PREMIÈRE SECTION
DÉCISION
SUR LA RECEVABILITÉ
de la requête n° 44439/98
présentée par Gianluigi Traspadini
contre l’Italie
La Cour européenne des Droits de l’Homme (première section), siégeant le 4 juillet 2000 en une chambre composée de
MmeE. Palm, présidente,
M. B. Conforti,
M.L. Ferrari Bravo,
M.G. Jörundsson,
M.R. Türmen,
M.T. Panţîru,
M.R. Maruste juges,
et deM.M. O’Boyle, greffier de section ;
Vu la requête introduite le 30 juin 1997 et enregistrée le 13 novembre 1998 ;
Après avoir délibéré, rend la décision suivante :
EN FAIT
Le requérant est un ressortissant italien, né en 1943 et résidant à Venegono Superiore (Varèse).
Le 16 juillet 1990, le requérant déposa un recours devant le tribunal de Busto Arsizio afin d’obtenir une injonction de payer une certaine somme en vertu d’un contrat de prestations à l’encontre de la société M. Par une ordonnance du 1er août 1990, le Président du tribunal rejeta sa demande.
Le 6 novembre 1990, la société du requérant assigna la société M. devant le tribunal de Busto Arsizio afin d’obtenir le paiement de ladite somme.
La mise en état de l’affaire commença le 19 décembre 1990. Des treize audiences fixées entre le 2 octobre 1991 et le 17 février 1997, dix concernèrent l’audition des parties et de témoins, une fut renvoyée à la demande des parties, une le fut d’office et une le fut car le dossier de l’affaire était égaré.
Le 5 mars 1997, les parties demandèrent l’audience de présentation des conclusions.

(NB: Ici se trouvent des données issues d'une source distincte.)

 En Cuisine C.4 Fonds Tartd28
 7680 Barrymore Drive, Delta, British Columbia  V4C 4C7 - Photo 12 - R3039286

Le 5 novembre 1997, l’audience fut reportée d’office au 7 janvier 1998. A cette date eut lieu la présentation des conclusions et l’audience de plaidoiries fut fixée au 2 octobre 1998. Le jour venu, le tribunal rouvrit l’instruction, nomma un expert. Les trois audiences fixées entre le 28 octobre 1998 e le 21 avril 1999 concernèrent l’expertise. L’audience de présentation des conclusions eut lieu le 27 octobre 1999.
Par un jugement du 4 février 2000, dont le texte fut déposé au greffe le 10 février 2000, le juge fit droit à la demande du requérant.
EN DROIT
Le grief du requérant porte sur la durée de deux procédures. La première procédure a débuté le 16 juillet 1990 devant le tribunal de Busto Arsizio et s’est terminé le 1er août 1990. La deuxième procédure a débuté le 6 novembre 1990 devant la même juridiction et s'est terminée le 10 février 2000.

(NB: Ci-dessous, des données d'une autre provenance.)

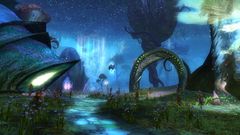 Ronan's Bower.jpg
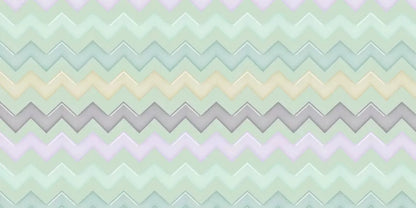 Waver 20X10 Ultracloth ( 240 X 120 Inch ) Backdrop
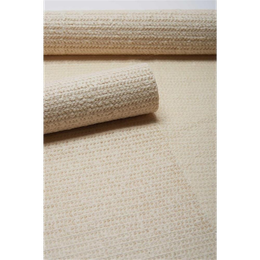 Rug Pads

La Cour note qu'elle n'est pas appelée à se prononcer sur la question de savoir si les faits relatifs à la première procédure révèlent l'apparence d'une violation de la Convention. En effet, la seconde procédure, quoique ayant le même objet, n'était pas la continuation de la première mais une nouvelle procédure. De ce fait, la Cour relève que la décision interne définitive, au sens de l'article 35 § 1 de la Convention, concernant la première procédure, est le jugement du tribunal de Busto Arsizio du 1er août 1990, soit plus de six mois avant la date d'introduction de la requête.
Il s'ensuit que cette partie de la requête doit être rejetée conformément à l'article 35 § 4 de la Convention.
Par contre, la Cour note que la seconde procédure a duré un peu plus de neuf ans et trois mois, pour une instance. Selon le requérant, la durée de cette procédure ne répond pas à l’exigence du « délai raisonnable » (article 6 § 1 de la Convention). Le Gouvernement s’oppose à cette thèse.
La Cour estime qu’à la lumière des critères qui se dégagent de sa jurisprudence en matière de « délai raisonnable » (complexité de l’affaire, comportement du requérant et des autorités compétentes et enjeu du litige pour le requérant), et compte tenu de l’ensemble des éléments en sa possession, ce grief doit faire l’objet d’un examen au fond.
Par ces motifs, la Cour, à l’unanimité,
DÉCLARE LA REQUÊTE RECEVABLE quant au grief tiré par le requérant de la durée excessive de la procédure engagée le 6 novembre 1990 devant le tribunal de Busto Arsizio, tous moyens de fond réservés ;
DÉCLARE LA REQUÊTE IRRECEVABLE pour le surplus.